Page:Montesquieu - Œuvres complètes, éd. Laboulaye, t2.djvu/40

La bibliothèque libre.
Le texte de cette page a été corrigé et est conforme au fac-similé.


CHANT SECOND.


Il y a à Gnide un antre sacré que les nymphes habitent, où la déesse rend ses oracles. La terre ne mugit point sous les pieds ; les cheveux ne se dressent point sur la tête ; il n’y a point de prétresse, comme à Delphes, où Apollon agite la Pythie : mais Vénus elle-même écoute les mortels, sans se jouer de leurs espérances, ni de leurs craintes.

Une coquette de l’île de Crète étoit venue à Gnide : elle marchoit entourée de tous les jeunes Gnidiens : elle sourioit à l’un, parloit à l’oreille à l’autre, soutenoit son bras sur un troisième, crioit à deux autres de la suivre. Elle étoit belle et parée avec art ; le son de sa voix étoit imposteur comme ses yeux.
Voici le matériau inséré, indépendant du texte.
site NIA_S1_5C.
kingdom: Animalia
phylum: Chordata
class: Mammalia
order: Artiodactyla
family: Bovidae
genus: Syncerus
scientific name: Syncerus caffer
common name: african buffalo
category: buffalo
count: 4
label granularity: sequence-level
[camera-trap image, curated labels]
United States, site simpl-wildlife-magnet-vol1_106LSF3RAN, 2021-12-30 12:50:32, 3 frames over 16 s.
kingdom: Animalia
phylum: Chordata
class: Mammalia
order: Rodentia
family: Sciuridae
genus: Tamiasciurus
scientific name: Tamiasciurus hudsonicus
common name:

O ciel ! que d’alarmes ne causa-t-elle point aux vraies amantes ! Elle se présenta à l’oracle, aussi fière que les déesses : mais soudain nous entendîmes une voix, qui sortoit[1] du sanctuaire : Perfide, comment oses-tu porter tes artifices jusque dans les lieux où je règne avec la candeur ? Je vais te punir d’une manière cruelle ; je t’ôterai tes charmes ; mais je te laisserai le cœur comme il est. Tu appelleras tous les hommes que tu verras, ils te fuiront comme une ombre plaintive ; et tu mourras accablée de refus et de mépris.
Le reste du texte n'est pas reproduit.